I am 35 years old and want to have a clearer understanding and plan for career development. After working for ten years after graduating from graduate school, you are already considered "senior" even for a lawyer, a profession that places great emphasis on qualifications and experience. Regarding work, you have learned to solve professional problems without putting in a lot of effort. What is more difficult to solve are other problems. You will want to open your own boundaries, and you will also change from immersing yourself in doing the things in front of you to asking yourself from time to time to take the next step. What's the way down? This is a process of constant exploration. Fortunately, I have never given up pursuing better and stronger. I am also fortunate to have enterprising friends and supportive family around me. Studying for an MBA, studying abroad, applying for a common law lawyer's license, learning another foreign language, developing some side businesses based on my interests... these are all what I am doing and want to do.
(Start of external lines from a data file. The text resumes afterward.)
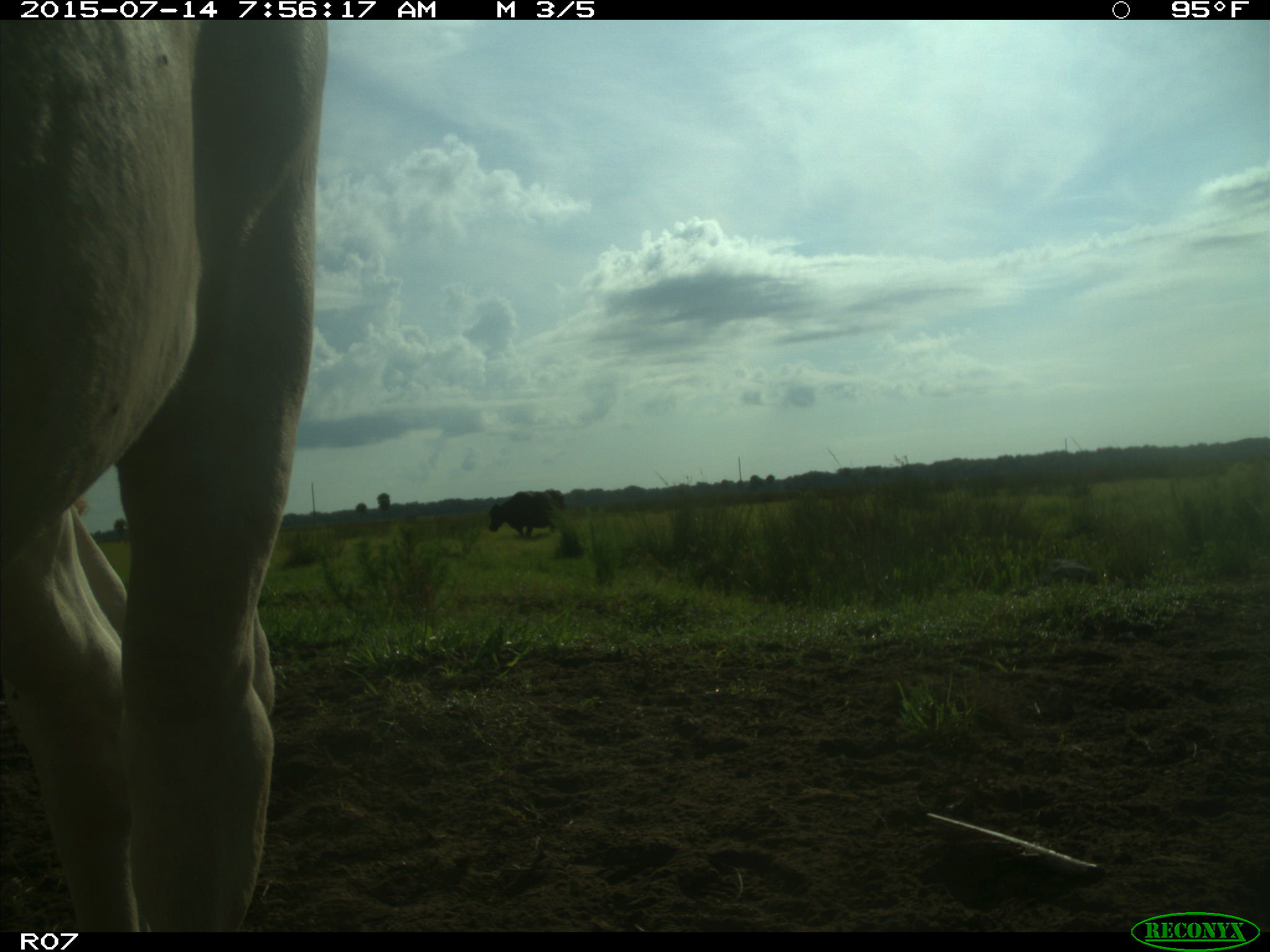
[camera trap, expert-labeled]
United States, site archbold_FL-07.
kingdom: Animalia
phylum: Chordata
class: Mammalia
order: Artiodactyla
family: Bovidae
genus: Bos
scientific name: Bos taurus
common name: domestic cow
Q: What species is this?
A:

My biggest experience in the past year or two is that if you don’t want to lose your passion for life day after day, you have to set goals for yourself. Especially when you reach the stage where you can say that small things don’t mean old things, you will be happier if you continue to break through yourself.
I am 35 years old and want better physical fitness, energy and figure. Yesterday my best friend said that we have been exercising with each other every day for three months and we will continue to do so. Exercise is really worthwhile. After I turned 30, I went from not being able to run at all, to being unable to do a single push-up or burpee to the point where I was so anxious that I wanted to cry, to learning to lift irons, learn to box, learn to do 100 burpees in a row, complete the Spartan Race, and complete 70km desert challenge, completing a full marathon...Only I know what I went through haha ??~ Special thanks to the people around me who persisted and encouraged me. I think I will continue to suffer and persevere happily, after all, there are so many interesting things waiting for me to unlock.
I am 35 years old and want to get along better with my children. I have always felt that I am a mother who is more than strict but not gentle enough. She has also been pursuing her own career and hobbies, and has not devoted herself to "being a mother". I have also been confused whether I have given enough. But gradually I discovered that no matter how young a child is, he can think independently. You don't need to deliberately input, you just need to be yourself, and he will naturally absorb it.
I would like to express my 35-year-old view of love with a passage from Chen Danyan’s "The Fish and Its Bicycle": "Love to me is not skin-to-skin contact, not vegetables and rice, it is It is an immortal desire and a heroic dream in a tired life.”
The best way to cherish life is to burn it to the fullest and keep doing things you like. Explore yourself and discover yourself. Therefore, my theme for turning 35 is not "reconciliation", but "aging seriously."